Spectro-Riemannian Graph Neural Networks
- URL: http://arxiv.org/abs/2502.00401v1
- Date: Sat, 01 Feb 2025 11:31:01 GMT
- Title: Spectro-Riemannian Graph Neural Networks
- Authors: Karish Grover, Haiyang Yu, Xiang Song, Qi Zhu, Han Xie, Vassilis N. Ioannidis, Christos Faloutsos,
- Abstract summary: We propose the first graph representation learning paradigm that unifies CUrvature (geometric) and SPectral insights.
Cusp Laplacian is an extension of the traditional graph Laplacian based on Ollivier-Ricci curvature.
Cusp Pooling is a hierarchical attention mechanism combined with a curvature-based positional encoding.
Empirical evaluation across eight homophilic and heterophilic datasets demonstrates the superiority of CUSP in node classification and link prediction tasks.
- Score: 39.901731107377095
- License:
- Abstract: Can integrating spectral and curvature signals unlock new potential in graph representation learning? Non-Euclidean geometries, particularly Riemannian manifolds such as hyperbolic (negative curvature) and spherical (positive curvature), offer powerful inductive biases for embedding complex graph structures like scale-free, hierarchical, and cyclic patterns. Meanwhile, spectral filtering excels at processing signal variations across graphs, making it effective in homophilic and heterophilic settings. Leveraging both can significantly enhance the learned representations. To this end, we propose Spectro-Riemannian Graph Neural Networks (CUSP) - the first graph representation learning paradigm that unifies both CUrvature (geometric) and SPectral insights.
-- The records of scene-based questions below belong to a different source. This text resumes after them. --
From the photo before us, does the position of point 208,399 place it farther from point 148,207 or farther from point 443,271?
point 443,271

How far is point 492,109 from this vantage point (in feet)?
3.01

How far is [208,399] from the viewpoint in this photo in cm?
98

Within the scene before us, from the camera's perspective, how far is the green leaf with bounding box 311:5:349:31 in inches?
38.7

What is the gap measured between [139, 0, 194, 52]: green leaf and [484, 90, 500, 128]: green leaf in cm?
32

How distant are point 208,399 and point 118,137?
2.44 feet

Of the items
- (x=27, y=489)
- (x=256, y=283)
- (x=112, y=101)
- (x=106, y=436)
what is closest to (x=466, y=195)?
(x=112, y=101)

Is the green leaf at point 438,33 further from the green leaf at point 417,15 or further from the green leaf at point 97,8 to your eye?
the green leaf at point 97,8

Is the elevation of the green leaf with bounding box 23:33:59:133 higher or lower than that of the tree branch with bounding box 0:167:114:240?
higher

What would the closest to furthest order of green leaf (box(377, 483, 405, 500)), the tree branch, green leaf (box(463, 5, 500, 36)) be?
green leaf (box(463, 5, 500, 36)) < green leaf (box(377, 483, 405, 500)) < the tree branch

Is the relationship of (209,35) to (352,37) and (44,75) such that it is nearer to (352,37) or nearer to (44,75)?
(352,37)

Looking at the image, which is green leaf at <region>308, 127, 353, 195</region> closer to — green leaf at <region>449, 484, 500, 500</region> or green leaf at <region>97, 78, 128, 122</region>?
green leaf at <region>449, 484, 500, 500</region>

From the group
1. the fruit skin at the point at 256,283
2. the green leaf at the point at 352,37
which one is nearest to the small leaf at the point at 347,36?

CUSP is a mixed-curvature spectral GNN that learns spectral filters to optimize node embeddings in products of constant-curvature manifolds (hyperbolic, spherical, and Euclidean). Specifically, CUSP introduces three novel components: (a) Cusp Laplacian, an extension of the traditional graph Laplacian based on Ollivier-Ricci curvature, designed to capture the curvature signals better; (b) Cusp Filtering, which employs multiple Riemannian graph filters to obtain cues from various bands in the eigenspectrum; and (c) Cusp Pooling, a hierarchical attention mechanism combined with a curvature-based positional encoding to assess the relative importance of differently curved substructures in our graph. Empirical evaluation across eight homophilic and heterophilic datasets demonstrates the superiority of CUSP in node classification and link prediction tasks, with a gain of up to 5.3% over state-of-the-art models.